Instructions for the task: Translate this sentence from the text below on the Biden presidency and the Gulf Arab states into French: "The range of issues that will confront the president-elect and frame the next phase of US-Gulf relations is formidable."

The Biden Presidency and the Gulf Arab States

Joe Biden takes office on January 20, 2021 with a most daunting list of challenges since Barack Obama entered the White House, with Biden as his vice-president, in the immediate aftermath of the global financial crisis 12 years ago. Then, as now, domestic affairs dominated the opening months of the Obama Administration, which nevertheless went on to make a mark in foreign policy over its two terms in office. Now, with Biden set to appoint many of the officials who played a role in that administration to key foreign, defense, and security posts, the team he picks to focus on US policy in the Gulf will face quite a different set of challenges from those when they left office in January 2017. Indeed 2021 is not 2017, and regional political and security dynamics in the Gulf differ in significant ways that will impact the foreign policy files the Biden Administration inherits from its most unconventional predecessor.

The range of issues that will confront the president-elect and frame the next phase of US-Gulf relations is formidable. They include the unresolved rift within the Gulf Cooperation Council (GCC) that has festered since Saudi Arabia, Bahrain, the United Arab Emirates (UAE), and Egypt joined forces to blockade Qatar in 2017, US relations with Saudi Arabia and the ongoing war in Yemen that is approaching its sixth year, next moves vis-à-vis the Iran nuclear deal, as well as the evolving strategic landscape after the UAE and Bahrain signed normalization deals with Israel on September 15, 2020.

Provided material:
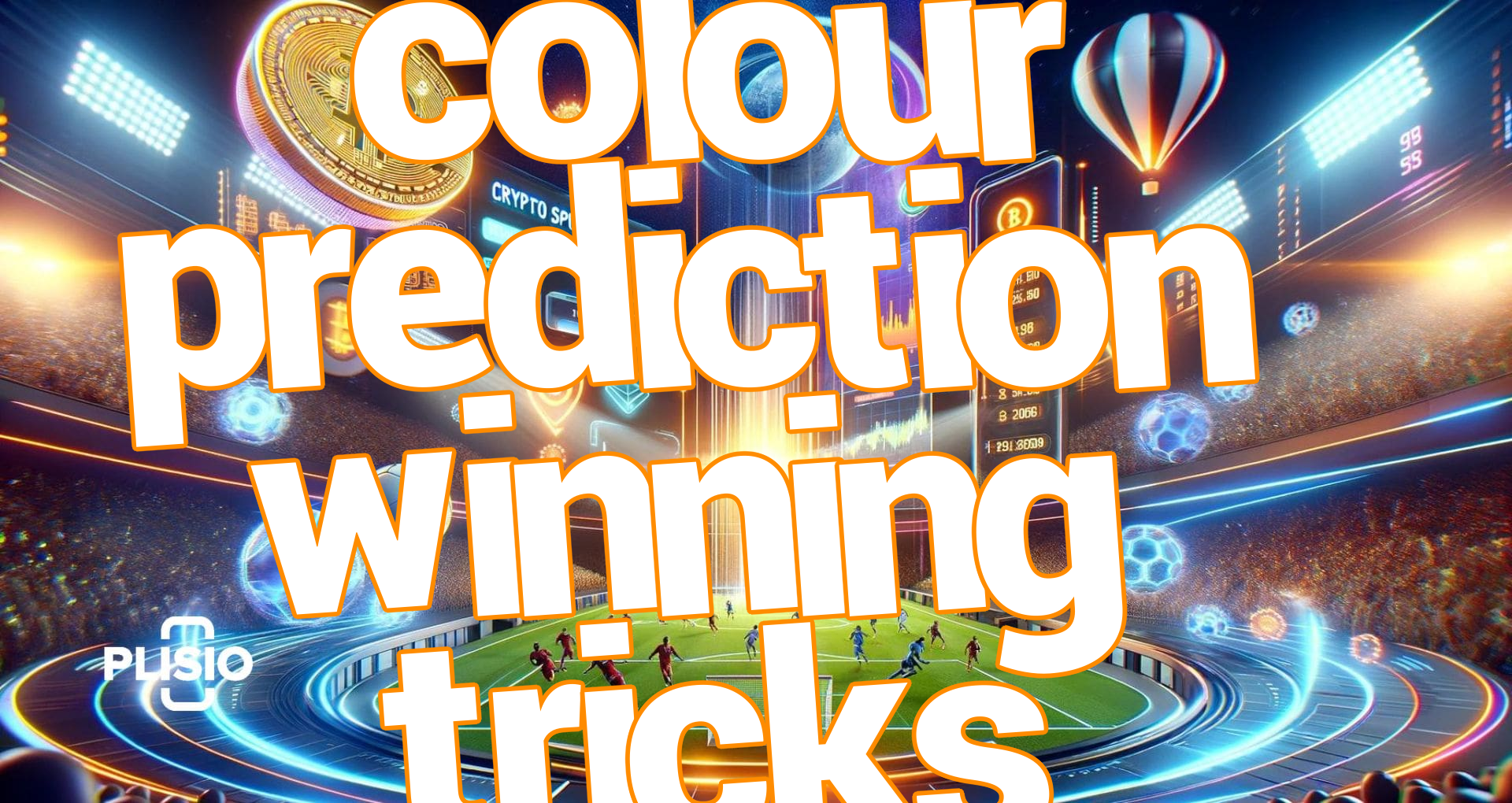 colour prediction winning tricks Screenshots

Response area: L'éventail des questions auxquelles le président élu sera confronté et qui encadreront la prochaine phase des relations entre les États-Unis et le Golfe est considérable.